··· Data rows ···

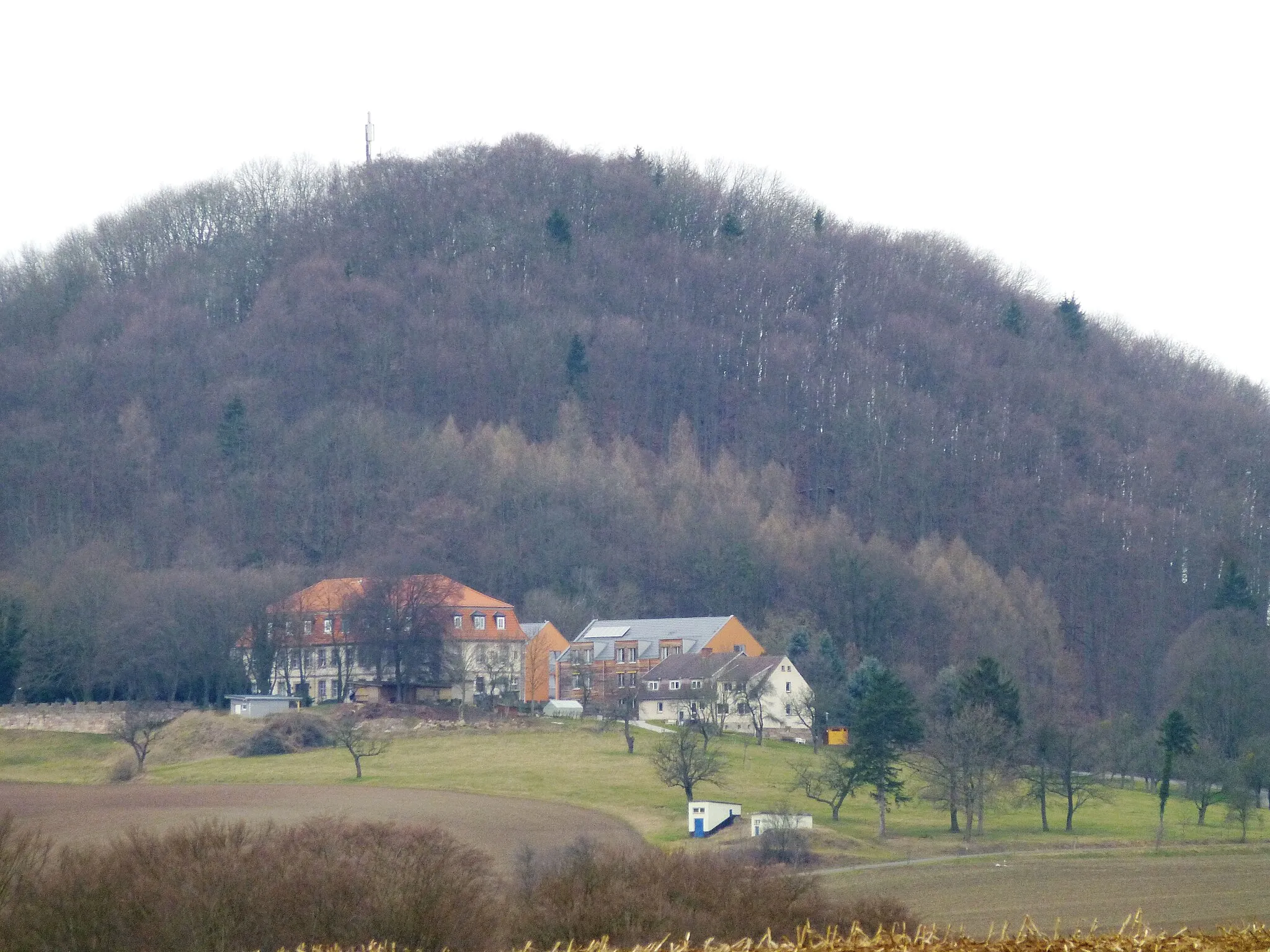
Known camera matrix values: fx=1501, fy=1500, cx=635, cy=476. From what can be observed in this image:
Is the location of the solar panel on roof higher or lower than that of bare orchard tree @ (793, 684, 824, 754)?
higher

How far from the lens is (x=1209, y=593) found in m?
97.4

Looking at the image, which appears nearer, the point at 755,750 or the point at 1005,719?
the point at 1005,719

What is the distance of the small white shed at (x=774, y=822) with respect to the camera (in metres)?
39.7

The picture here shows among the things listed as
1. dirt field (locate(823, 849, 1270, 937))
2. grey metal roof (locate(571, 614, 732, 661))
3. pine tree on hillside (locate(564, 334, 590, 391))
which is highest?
pine tree on hillside (locate(564, 334, 590, 391))

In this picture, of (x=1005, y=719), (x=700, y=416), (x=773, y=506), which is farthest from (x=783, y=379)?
(x=1005, y=719)

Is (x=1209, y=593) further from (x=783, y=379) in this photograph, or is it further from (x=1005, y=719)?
(x=1005, y=719)

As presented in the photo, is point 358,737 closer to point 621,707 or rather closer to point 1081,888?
point 621,707

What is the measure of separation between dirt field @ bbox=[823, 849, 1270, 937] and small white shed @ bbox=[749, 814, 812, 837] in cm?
345

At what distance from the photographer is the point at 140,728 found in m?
55.7

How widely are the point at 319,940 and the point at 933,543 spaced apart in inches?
3162

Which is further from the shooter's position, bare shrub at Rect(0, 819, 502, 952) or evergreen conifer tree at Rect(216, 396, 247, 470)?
evergreen conifer tree at Rect(216, 396, 247, 470)

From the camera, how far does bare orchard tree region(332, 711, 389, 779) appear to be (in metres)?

···

> Exercise requirements
Rewrite every line of the rows above as a numbered list, leaving out blank lines and the picture.

> Task response
1. Known camera matrix values: fx=1501, fy=1500, cx=635, cy=476. From what can be observed in this image:
2. Is the location of the solar panel on roof higher or lower than that of bare orchard tree @ (793, 684, 824, 754)?
3. higher
4. How far from the lens is (x=1209, y=593) found in m?
5. 97.4
6. Looking at the image, which appears nearer, the point at 755,750 or the point at 1005,719?
7. the point at 1005,719
8. What is the distance of the small white shed at (x=774, y=822) with respect to the camera (in metres)?
9. 39.7
10. The picture here shows among the things listed as
11. 1. dirt field (locate(823, 849, 1270, 937))
12. 2. grey metal roof (locate(571, 614, 732, 661))
13. 3. pine tree on hillside (locate(564, 334, 590, 391))
14. which is highest?
15. pine tree on hillside (locate(564, 334, 590, 391))
16. In this picture, of (x=1005, y=719), (x=700, y=416), (x=773, y=506), which is farthest from (x=783, y=379)?
17. (x=1005, y=719)
18. Is (x=1209, y=593) further from (x=783, y=379) in this photograph, or is it further from (x=1005, y=719)?
19. (x=1005, y=719)
20. As presented in the photo, is point 358,737 closer to point 621,707 or rather closer to point 1081,888?
21. point 621,707
22. What is the measure of separation between dirt field @ bbox=[823, 849, 1270, 937] and small white shed @ bbox=[749, 814, 812, 837] in cm?
23. 345
24. At what distance from the photographer is the point at 140,728 found in m?
25. 55.7
26. How widely are the point at 319,940 and the point at 933,543 spaced apart in inches?
27. 3162
28. Which is further from the shooter's position, bare shrub at Rect(0, 819, 502, 952) or evergreen conifer tree at Rect(216, 396, 247, 470)?
29. evergreen conifer tree at Rect(216, 396, 247, 470)
30. From the camera, how far does bare orchard tree region(332, 711, 389, 779) appear to be (in metres)?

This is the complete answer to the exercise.